Una scena che Pasolini definì "idillio" rispetto al successivo massacro del Circeo, segnando nettamente la "mutazione antropologica" drammaticamente avvenuta.
Ma Pasolini (colui che fece interpretare Tiresia da Julian Beck, Creonte da Carmelo Bene, coraggiosamente Giasone dall'atleta olimpico Giuseppe Gentile e meno scandalosamente Medea da Maria Callas) era il primo ad essere "scandalizzato dalla mancanza di senso del sacro" dei suoi contemporanei.
Concludo sullo spettacolo di Emma Dante, sottoscrivendo le parole puntuali di Chiara Babuin:
"Lo spettacolo non ha il senso del Sacro (e, se peschi a piene mani da uno dei poemi mitologici per eccellenza, è grave); gli dèi, le rare volte che appaiono, sono trattati in maniera macchiettistica (che poi, il bello della mitologia è che le divinità sono sempre personaggi con determinate caratteristiche, ma non sono mai stereotipi); la natura, espressione della volontà e dei capricci divini, non è mai veramente agente, declassata a mero accenno nei discorsi dei personaggi.
----------
Obiettivo del compito.
Riporta per intero, senza cambiare nulla, il testo su Pasolini e sullo spettacolo di Emma Dante. Basati soltanto sul testo.

Informazioni fornite.
----------
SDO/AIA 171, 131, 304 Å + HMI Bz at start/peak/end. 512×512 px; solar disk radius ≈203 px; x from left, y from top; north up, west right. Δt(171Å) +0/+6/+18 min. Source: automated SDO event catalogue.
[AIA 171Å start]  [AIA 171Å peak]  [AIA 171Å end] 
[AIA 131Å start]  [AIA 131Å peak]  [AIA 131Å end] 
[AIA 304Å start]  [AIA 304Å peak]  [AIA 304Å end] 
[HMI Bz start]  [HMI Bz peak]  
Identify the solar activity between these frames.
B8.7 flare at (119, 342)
----------
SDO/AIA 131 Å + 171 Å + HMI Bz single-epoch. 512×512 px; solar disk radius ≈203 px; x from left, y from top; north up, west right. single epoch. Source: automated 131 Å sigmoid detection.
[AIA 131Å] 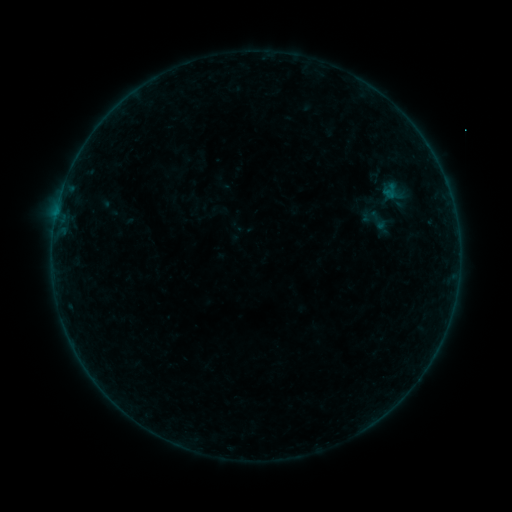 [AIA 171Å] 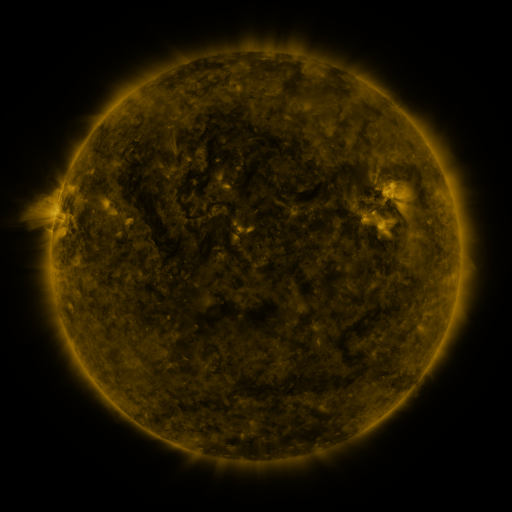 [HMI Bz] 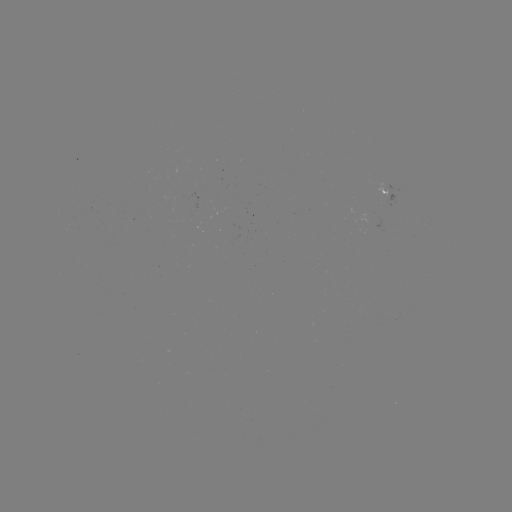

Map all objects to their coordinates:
----------
Risposta al compito.
Una scena che Pasolini definì "idillio" rispetto al successivo massacro del Circeo, segnando nettamente la "mutazione antropologica" drammaticamente avvenuta.
Ma Pasolini (colui che fece interpretare Tiresia da Julian Beck, Creonte da Carmelo Bene, coraggiosamente Giasone dall'atleta olimpico Giuseppe Gentile e meno scandalosamente Medea da Maria Callas) era il primo ad essere "scandalizzato dalla mancanza di senso del sacro" dei suoi contemporanei.
Concludo sullo spettacolo di Emma Dante, sottoscrivendo le parole puntuali di Chiara Babuin:
"Lo spettacolo non ha il senso del Sacro (e, se peschi a piene mani da uno dei poemi mitologici per eccellenza, è grave); gli dèi, le rare volte che appaiono, sono trattati in maniera macchiettistica (che poi, il bello della mitologia è che le divinità sono sempre personaggi con determinate caratteristiche, ma non sono mai stereotipi); la natura, espressione della volontà e dei capricci divini, non è mai veramente agente, declassata a mero accenno nei discorsi dei personaggi.